Allotment and requesting a 60-day expedited review pursuant to 25 C.F.R. § 559.2(a)(1). Id. ¶ 49. Upon Comanche Nation’s information and belief, the Chair of the NIGC has not responded to that request. Id. ¶ 50. On April 27, 2022, the Kiowa Comanche Apache Intertribal Land Use Committee sent a letter to the NIGC, complaining of the Warm Springs Casino and requesting agency action, and supplemented that letter on April 28, 2022. Id. ¶ 51. The NIGC acknowledged receipt of the letter but has done nothing to stop or prevent the opening of

the Warm Springs Casino. Id. ¶ 52. The Warm Springs Casino opened June 15, 2022, and offers both Class II and Class III gaming, as defined by the Indian Gaming Regulatory Act. Id. ¶ 53. III. Federal Rules of Civil Procedure 12(b)(1) and 12(b)(6) The Federal Defendants assert that Comanche Nation’s allegations reflect that the

Court lacks subject-matter jurisdiction to hear the claims of the Amended Complaint and, therefore, such claims should be dismissed pursuant to Federal Rule of Civil Procedure 12(b)(1). Such a facial attack on the pleading’s allegations regarding subject-matter jurisdiction “questions the [pleading’s] sufficiency and requires the court to accept the allegations as true.” Smith v. United States, 561 F.3d 1090, 1097 (10th Cir. 2009); see

also E.F.W. v. St. Stephen’s Indian High Sch., 264 F.3d 1297, 1302-03 (10th Cir. 2001). As the party asserting federal jurisdiction, Comanche Nation bears “the burden of alleging the facts essential to show jurisdiction.” U.S. ex rel. Stone v. Rockwell Int’l Corp., 282 F.3d 787, 797 (10th Cir. 2002) (internal quotation marks omitted). Citing Federal Rule of Civil Procedure 12(b)(6), the Federal Defendants also seek

dismissal of the pleading for failure to state a claim upon which relief can be granted.

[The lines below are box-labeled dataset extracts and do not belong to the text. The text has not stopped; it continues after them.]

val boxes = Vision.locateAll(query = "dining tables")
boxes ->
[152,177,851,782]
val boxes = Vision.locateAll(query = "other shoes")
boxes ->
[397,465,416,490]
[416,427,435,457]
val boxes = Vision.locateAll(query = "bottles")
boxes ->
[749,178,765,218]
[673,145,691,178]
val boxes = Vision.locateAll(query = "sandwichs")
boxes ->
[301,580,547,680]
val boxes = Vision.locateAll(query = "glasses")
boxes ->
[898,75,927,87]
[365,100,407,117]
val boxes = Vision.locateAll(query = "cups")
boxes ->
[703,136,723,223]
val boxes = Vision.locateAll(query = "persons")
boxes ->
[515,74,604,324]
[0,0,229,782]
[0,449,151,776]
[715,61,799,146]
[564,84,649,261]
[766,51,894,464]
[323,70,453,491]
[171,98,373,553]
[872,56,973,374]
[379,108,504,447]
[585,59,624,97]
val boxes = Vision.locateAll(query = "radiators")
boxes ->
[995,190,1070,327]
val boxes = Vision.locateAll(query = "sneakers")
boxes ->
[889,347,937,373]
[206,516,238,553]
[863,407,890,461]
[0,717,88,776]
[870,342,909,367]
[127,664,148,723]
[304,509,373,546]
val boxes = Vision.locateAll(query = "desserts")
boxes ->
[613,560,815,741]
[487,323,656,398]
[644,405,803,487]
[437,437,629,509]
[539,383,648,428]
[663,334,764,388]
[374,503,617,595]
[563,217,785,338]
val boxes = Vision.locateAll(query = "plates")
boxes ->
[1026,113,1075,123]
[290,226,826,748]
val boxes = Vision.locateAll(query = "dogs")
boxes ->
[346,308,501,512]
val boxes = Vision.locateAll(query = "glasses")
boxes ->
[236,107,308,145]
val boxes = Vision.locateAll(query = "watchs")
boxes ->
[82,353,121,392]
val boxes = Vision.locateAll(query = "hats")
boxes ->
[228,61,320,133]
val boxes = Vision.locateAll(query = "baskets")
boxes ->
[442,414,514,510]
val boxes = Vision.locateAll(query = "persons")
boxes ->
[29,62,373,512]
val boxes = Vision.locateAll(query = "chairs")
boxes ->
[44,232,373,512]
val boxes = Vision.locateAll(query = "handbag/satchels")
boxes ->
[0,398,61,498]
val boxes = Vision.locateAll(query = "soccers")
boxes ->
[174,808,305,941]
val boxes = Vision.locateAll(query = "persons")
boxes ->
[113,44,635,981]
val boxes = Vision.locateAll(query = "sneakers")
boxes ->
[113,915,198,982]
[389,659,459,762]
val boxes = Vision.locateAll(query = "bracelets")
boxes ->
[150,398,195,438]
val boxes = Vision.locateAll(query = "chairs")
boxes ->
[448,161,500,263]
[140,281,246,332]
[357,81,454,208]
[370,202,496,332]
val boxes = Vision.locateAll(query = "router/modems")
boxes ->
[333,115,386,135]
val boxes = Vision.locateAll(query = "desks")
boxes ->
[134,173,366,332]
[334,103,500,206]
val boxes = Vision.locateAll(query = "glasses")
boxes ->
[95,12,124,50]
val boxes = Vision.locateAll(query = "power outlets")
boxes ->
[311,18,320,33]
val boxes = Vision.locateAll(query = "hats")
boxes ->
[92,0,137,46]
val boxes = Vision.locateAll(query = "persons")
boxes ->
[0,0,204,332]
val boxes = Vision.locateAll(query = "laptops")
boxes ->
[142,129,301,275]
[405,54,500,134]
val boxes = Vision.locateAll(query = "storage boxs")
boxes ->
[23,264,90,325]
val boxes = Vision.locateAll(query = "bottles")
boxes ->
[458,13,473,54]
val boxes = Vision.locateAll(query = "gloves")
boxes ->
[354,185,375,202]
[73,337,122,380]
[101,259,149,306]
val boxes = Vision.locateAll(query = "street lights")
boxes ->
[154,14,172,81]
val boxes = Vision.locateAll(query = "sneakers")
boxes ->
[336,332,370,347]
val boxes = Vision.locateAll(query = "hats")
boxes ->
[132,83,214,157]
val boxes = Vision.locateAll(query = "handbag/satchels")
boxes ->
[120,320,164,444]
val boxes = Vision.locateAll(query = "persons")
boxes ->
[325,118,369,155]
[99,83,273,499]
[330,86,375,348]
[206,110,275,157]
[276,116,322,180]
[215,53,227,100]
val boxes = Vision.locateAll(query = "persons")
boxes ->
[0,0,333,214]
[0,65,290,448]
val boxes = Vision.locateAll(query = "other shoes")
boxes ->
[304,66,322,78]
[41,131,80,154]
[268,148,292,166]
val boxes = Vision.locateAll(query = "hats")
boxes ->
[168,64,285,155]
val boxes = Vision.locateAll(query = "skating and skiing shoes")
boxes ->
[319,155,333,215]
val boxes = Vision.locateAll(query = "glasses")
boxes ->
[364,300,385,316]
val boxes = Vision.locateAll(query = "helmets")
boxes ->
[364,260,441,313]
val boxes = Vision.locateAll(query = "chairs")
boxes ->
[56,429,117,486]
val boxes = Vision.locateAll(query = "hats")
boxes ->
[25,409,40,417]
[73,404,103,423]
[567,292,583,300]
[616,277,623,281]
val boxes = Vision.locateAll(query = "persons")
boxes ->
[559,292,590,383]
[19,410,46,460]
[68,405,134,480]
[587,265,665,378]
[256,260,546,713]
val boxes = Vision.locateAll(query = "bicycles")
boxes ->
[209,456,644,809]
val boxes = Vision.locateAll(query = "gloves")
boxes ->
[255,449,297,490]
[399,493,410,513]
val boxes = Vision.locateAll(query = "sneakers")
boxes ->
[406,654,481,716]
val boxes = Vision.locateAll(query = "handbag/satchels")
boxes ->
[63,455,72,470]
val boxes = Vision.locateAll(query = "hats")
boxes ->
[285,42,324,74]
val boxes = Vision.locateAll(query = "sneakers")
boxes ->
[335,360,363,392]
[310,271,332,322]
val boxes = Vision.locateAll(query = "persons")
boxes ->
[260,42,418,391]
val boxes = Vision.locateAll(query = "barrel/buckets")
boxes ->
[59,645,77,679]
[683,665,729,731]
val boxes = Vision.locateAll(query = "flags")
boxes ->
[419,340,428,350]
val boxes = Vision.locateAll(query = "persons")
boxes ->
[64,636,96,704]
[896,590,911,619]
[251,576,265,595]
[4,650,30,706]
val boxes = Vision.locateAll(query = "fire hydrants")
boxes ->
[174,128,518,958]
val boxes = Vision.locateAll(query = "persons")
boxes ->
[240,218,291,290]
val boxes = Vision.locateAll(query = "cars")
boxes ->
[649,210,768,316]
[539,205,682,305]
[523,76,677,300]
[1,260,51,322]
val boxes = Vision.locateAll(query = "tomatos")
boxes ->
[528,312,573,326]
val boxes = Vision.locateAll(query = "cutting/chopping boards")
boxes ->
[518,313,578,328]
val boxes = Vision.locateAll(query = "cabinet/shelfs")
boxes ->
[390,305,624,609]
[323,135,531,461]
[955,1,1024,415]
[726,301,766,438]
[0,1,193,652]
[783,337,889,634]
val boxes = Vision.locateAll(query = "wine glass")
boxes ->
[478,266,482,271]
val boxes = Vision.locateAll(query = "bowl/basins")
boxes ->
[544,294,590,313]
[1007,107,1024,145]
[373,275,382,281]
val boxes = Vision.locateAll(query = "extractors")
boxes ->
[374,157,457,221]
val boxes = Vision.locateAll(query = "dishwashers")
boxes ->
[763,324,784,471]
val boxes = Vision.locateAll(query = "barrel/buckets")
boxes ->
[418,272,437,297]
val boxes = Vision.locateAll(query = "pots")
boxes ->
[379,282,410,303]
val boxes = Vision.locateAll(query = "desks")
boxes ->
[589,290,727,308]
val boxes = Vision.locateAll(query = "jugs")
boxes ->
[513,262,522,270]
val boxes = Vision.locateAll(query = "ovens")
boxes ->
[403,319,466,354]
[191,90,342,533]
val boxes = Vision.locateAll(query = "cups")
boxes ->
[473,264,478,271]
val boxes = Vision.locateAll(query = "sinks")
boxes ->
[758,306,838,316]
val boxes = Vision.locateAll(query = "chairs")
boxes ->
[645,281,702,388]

In analyzing a motion to dismiss under Rule 12(b)(6), the court “accept[s] as true all well- pleaded factual allegations in the complaint and view[s] them in the light most favorable to the plaintiff.” Burnett v. Mortg. Elec. Registration Sys., Inc., 706 F.3d 1231, 1235 (10th Cir. 2013). “[T]o withstand a Rule 12(b)(6) motion to dismiss, a complaint must contain enough allegations of fact, taken as true, ‘to state a claim to relief that is plausible on its face.’” Khalik v. United Air Lines, 671 F.3d 1188, 1190 (10th Cir. 2012) (quoting Bell

Atl. Corp. v. Twombly, 550 U.S. 544, 570 (2007)).